- 작업 내용
아래 모든 항목의 줄을 빈 줄은 빼고 마크다운 표로 정리하세요. 표의 열 이름은 "번호"와 "내용"으로 하고, "번호" 열에는 행 번호를, "내용" 열에는 그 줄을 넣으세요.

§ §

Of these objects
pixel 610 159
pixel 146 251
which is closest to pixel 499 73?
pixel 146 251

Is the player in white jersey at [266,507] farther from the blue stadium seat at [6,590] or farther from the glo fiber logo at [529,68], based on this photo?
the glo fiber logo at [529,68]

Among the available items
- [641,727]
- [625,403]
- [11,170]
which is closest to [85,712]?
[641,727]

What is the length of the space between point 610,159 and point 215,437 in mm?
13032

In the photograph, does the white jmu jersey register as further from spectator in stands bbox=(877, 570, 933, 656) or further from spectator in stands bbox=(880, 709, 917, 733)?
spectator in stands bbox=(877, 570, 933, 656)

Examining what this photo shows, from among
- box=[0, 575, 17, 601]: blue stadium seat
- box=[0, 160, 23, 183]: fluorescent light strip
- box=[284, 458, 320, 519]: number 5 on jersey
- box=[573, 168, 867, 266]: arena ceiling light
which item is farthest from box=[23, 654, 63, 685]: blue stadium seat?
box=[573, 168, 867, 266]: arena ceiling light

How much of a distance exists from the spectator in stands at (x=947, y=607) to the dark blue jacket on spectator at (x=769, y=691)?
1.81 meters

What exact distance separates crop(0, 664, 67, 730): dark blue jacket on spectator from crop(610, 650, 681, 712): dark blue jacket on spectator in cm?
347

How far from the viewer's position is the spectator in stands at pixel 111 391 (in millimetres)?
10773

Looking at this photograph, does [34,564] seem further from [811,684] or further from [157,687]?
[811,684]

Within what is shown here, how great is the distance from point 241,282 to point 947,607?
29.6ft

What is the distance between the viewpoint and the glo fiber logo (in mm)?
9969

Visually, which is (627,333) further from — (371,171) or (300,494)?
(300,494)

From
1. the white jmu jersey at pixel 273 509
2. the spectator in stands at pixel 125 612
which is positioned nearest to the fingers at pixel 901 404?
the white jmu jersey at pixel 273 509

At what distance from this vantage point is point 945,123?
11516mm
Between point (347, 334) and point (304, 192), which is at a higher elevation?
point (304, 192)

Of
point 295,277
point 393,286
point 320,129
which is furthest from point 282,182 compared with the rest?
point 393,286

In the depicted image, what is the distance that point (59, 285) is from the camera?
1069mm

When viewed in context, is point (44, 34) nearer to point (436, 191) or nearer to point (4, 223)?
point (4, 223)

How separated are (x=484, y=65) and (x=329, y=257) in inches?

§ §

- 답변
| 번호 | 내용 |
|---|---|
| 1 | Of these objects |
| 2 | pixel 610 159 |
| 3 | pixel 146 251 |
| 4 | which is closest to pixel 499 73? |
| 5 | pixel 146 251 |
| 6 | Is the player in white jersey at [266,507] farther from the blue stadium seat at [6,590] or farther from the glo fiber logo at [529,68], based on this photo? |
| 7 | the glo fiber logo at [529,68] |
| 8 | Among the available items |
| 9 | - [641,727] |
| 10 | - [625,403] |
| 11 | - [11,170] |
| 12 | which is closest to [85,712]? |
| 13 | [641,727] |
| 14 | What is the length of the space between point 610,159 and point 215,437 in mm? |
| 15 | 13032 |
| 16 | In the photograph, does the white jmu jersey register as further from spectator in stands bbox=(877, 570, 933, 656) or further from spectator in stands bbox=(880, 709, 917, 733)? |
| 17 | spectator in stands bbox=(877, 570, 933, 656) |
| 18 | Examining what this photo shows, from among |
| 19 | - box=[0, 575, 17, 601]: blue stadium seat |
| 20 | - box=[0, 160, 23, 183]: fluorescent light strip |
| 21 | - box=[284, 458, 320, 519]: number 5 on jersey |
| 22 | - box=[573, 168, 867, 266]: arena ceiling light |
| 23 | which item is farthest from box=[23, 654, 63, 685]: blue stadium seat? |
| 24 | box=[573, 168, 867, 266]: arena ceiling light |
| 25 | How much of a distance exists from the spectator in stands at (x=947, y=607) to the dark blue jacket on spectator at (x=769, y=691)? |
| 26 | 1.81 meters |
| 27 | What exact distance separates crop(0, 664, 67, 730): dark blue jacket on spectator from crop(610, 650, 681, 712): dark blue jacket on spectator in cm? |
| 28 | 347 |
| 29 | How far from the viewer's position is the spectator in stands at pixel 111 391 (in millimetres)? |
| 30 | 10773 |
| 31 | Looking at this photograph, does [34,564] seem further from [811,684] or further from [157,687]? |
| 32 | [811,684] |
| 33 | Within what is shown here, how great is the distance from point 241,282 to point 947,607? |
| 34 | 29.6ft |
| 35 | What is the distance between the viewpoint and the glo fiber logo (in mm)? |
| 36 | 9969 |
| 37 | Visually, which is (627,333) further from — (371,171) or (300,494)? |
| 38 | (300,494) |
| 39 | From |
| 40 | 1. the white jmu jersey at pixel 273 509 |
| 41 | 2. the spectator in stands at pixel 125 612 |
| 42 | which is positioned nearest to the fingers at pixel 901 404? |
| 43 | the white jmu jersey at pixel 273 509 |
| 44 | At what distance from this vantage point is point 945,123? |
| 45 | 11516mm |
| 46 | Between point (347, 334) and point (304, 192), which is at a higher elevation? |
| 47 | point (304, 192) |
| 48 | Of |
| 49 | point 295,277 |
| 50 | point 393,286 |
| 51 | point 320,129 |
| 52 | which is furthest from point 282,182 compared with the rest? |
| 53 | point 393,286 |
| 54 | In the depicted image, what is the distance that point (59, 285) is from the camera? |
| 55 | 1069mm |
| 56 | When viewed in context, is point (44, 34) nearer to point (436, 191) or nearer to point (4, 223)? |
| 57 | point (4, 223) |
| 58 | How separated are (x=484, y=65) and (x=329, y=257) in inches? |